**ENUNCIADO 1**
Reúna todas as linhas em que aparece a palavra "metal" e copie cada uma delas.

#### TEXTO DO DOCUMENTO ####

No Dia Mundial do Rock, relembre os discos que marcaram o ano de ouro do gênero, há 30 anos

Em 1986, bandas do cenário underground emplacaram trabalhos considerados primorosos pela crítica musical

por Diário de Pernambuco 13/07/2016 09:33
RPM / Reprodução
'Rádio pirata', do RPM foi um dos ícones de 1986 (foto: RPM / Reprodução )
Quando Luiz Schiavon introduzia nos palcos os primeiros acordes eletrônicos no teclado de 'Revoluções por minuto', aos gritos de "Revolução, revolução, revolução!", jovens ensandecidos entravam em catarse. Bastava Paulo Ricardo surgir, vestido com uma capa preta de ombreiras sobre uma blusa regata cavada, munido de um contrabaixo poderoso, para a histeria atingir o auge.
As cenas se repetiam a cada show do RPM. Quem não conseguia ir às apresentações recorria às lojas de discos para comprar um LP de 'Rádio pirata' ao vivo, um dos álbum emblemáticos do rock brasileiro em 1986. Os hits do disco, 30 anos depois, continuam, além de ácidos, atuais diante de uma crise moral no Brasil.

Hoje, no Dia Mundial do Rock, é possível dizer que em 1986 o rock brasileiro amadureceu, criou vertentes na música popular nacional e deixou uma herança única? Provavelmente, sim. Naquele ano, além do RPM, algumas bandas do cenário underground emplacaram trabalhos considerados primorosos pela crítica musical. 'Cabeça dinossauro' (Titãs), 'Selvagem?' (Paralamas do Sucesso), 'Doi' (Legião Urbana), 'Vivendo e não aprendendo' (Ira!), 'Capital Inicial' (Capital Inicial), 'Longe demais das capitais' (Engenheiros do Hawaii) e 'Heróis da Resistência' (Heróis da Resistência), são exemplos de um ano prolífico para o rock and roll brasileiro, hoje um gênero excluído do ranking das cem músicas nacionais mais tocadas das rádios do país. Avaliar o cenário musical de 30 anos atrás tem a ver, sobretudo, com o momento político e econômico em que o Brasil se encontrava. Engatinhando no pós-ditadura, o país buscava uma identidade em vários aspectos. O rock ecoou a necessidade de mudança.

#### DADOS DO EXERCÍCIO ####

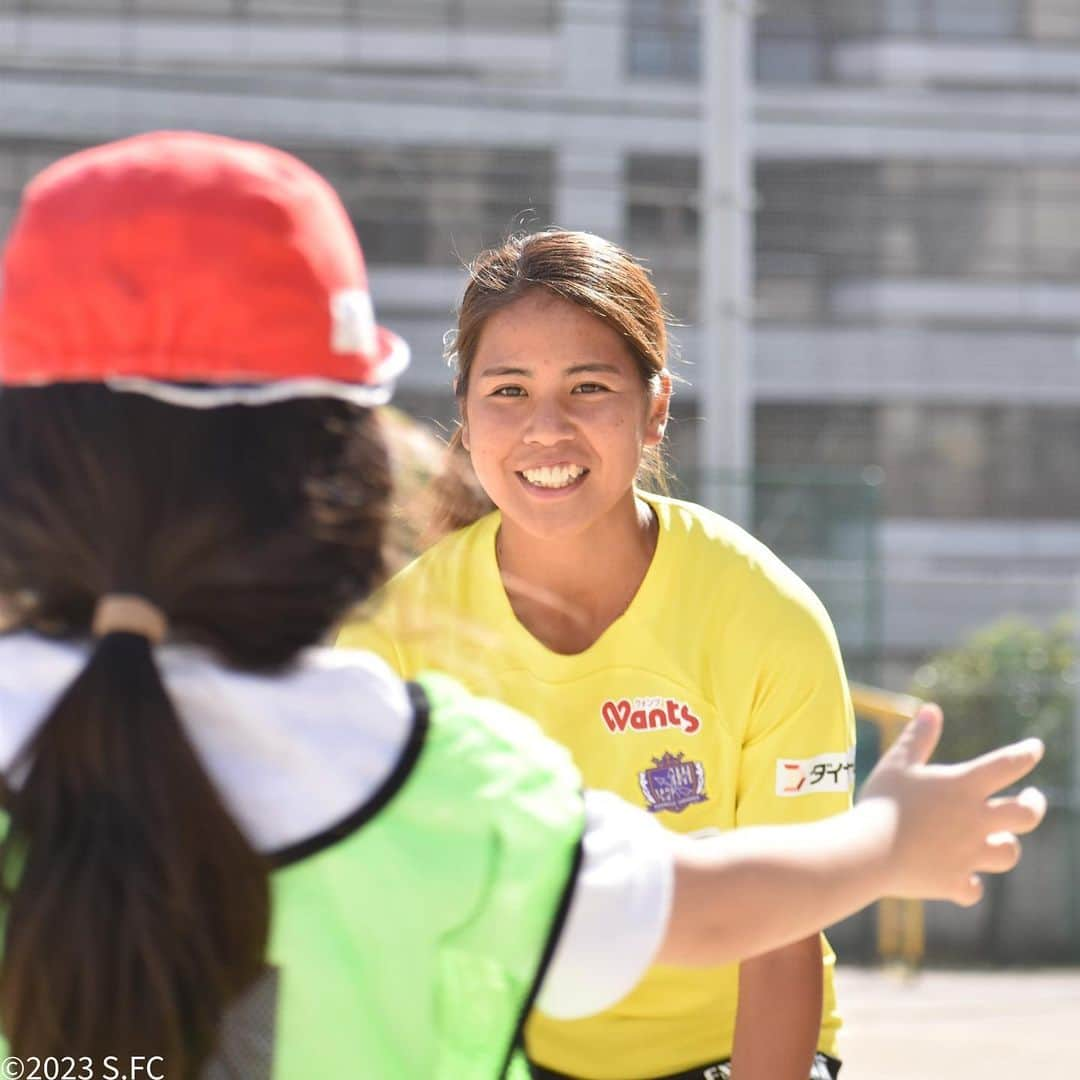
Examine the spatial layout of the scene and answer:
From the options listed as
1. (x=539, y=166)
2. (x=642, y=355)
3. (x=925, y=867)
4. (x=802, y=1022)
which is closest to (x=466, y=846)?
(x=925, y=867)

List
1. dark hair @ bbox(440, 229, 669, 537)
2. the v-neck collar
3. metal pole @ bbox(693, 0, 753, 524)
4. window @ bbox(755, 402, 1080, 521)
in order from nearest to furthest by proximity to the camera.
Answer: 1. the v-neck collar
2. dark hair @ bbox(440, 229, 669, 537)
3. metal pole @ bbox(693, 0, 753, 524)
4. window @ bbox(755, 402, 1080, 521)

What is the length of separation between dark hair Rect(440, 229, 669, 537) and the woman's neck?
175mm

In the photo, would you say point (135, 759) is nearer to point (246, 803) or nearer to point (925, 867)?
point (246, 803)

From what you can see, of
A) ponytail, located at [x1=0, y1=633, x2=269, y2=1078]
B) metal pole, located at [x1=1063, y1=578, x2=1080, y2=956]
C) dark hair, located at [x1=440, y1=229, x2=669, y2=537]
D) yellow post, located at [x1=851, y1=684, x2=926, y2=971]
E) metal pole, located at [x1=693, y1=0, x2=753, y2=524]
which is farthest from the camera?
metal pole, located at [x1=1063, y1=578, x2=1080, y2=956]

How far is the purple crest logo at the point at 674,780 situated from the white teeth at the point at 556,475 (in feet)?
1.32

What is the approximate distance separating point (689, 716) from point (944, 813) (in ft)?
2.70

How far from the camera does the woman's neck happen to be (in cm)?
264

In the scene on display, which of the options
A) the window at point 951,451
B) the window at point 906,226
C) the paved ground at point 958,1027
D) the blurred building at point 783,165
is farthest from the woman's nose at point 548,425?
the window at point 906,226

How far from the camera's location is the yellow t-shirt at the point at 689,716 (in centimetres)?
243

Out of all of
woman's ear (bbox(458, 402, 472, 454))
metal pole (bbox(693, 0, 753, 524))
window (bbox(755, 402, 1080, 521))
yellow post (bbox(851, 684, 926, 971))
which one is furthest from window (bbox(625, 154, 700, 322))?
woman's ear (bbox(458, 402, 472, 454))

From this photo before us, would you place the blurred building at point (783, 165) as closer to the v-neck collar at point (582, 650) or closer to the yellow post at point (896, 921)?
the yellow post at point (896, 921)

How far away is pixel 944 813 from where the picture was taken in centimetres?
168

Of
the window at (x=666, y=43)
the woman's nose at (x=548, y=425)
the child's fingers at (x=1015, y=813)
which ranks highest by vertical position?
the window at (x=666, y=43)

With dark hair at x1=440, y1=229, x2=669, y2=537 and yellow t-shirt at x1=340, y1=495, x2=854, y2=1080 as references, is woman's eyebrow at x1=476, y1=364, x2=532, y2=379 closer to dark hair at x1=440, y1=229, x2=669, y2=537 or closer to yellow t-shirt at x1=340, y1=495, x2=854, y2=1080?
dark hair at x1=440, y1=229, x2=669, y2=537
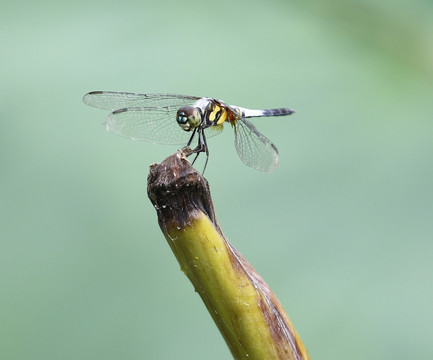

####

**ENUNCIADO 2**
Responda com base no texto sobre o Dia Mundial do Rock:
(a) Em que instrumento Luiz Schiavon tocava os primeiros acordes de 'Revoluções por minuto'?
(b) Qual LP do RPM o público comprava nas lojas de discos?
(c) Que banda lançou 'Longe demais das capitais'?

**SOLUÇÃO COMPLETA 1**
3. metal pole @ bbox(693, 0, 753, 524)
3. metal pole @ bbox(693, 0, 753, 524)
B) metal pole, located at [x1=1063, y1=578, x2=1080, y2=956]
E) metal pole, located at [x1=693, y1=0, x2=753, y2=524]
metal pole, located at [x1=1063, y1=578, x2=1080, y2=956]
metal pole (bbox(693, 0, 753, 524))

**SOLUÇÃO COMPLETA 2**
(a) No teclado.
(b) 'Rádio pirata' ao vivo.
(c) Engenheiros do Hawaii.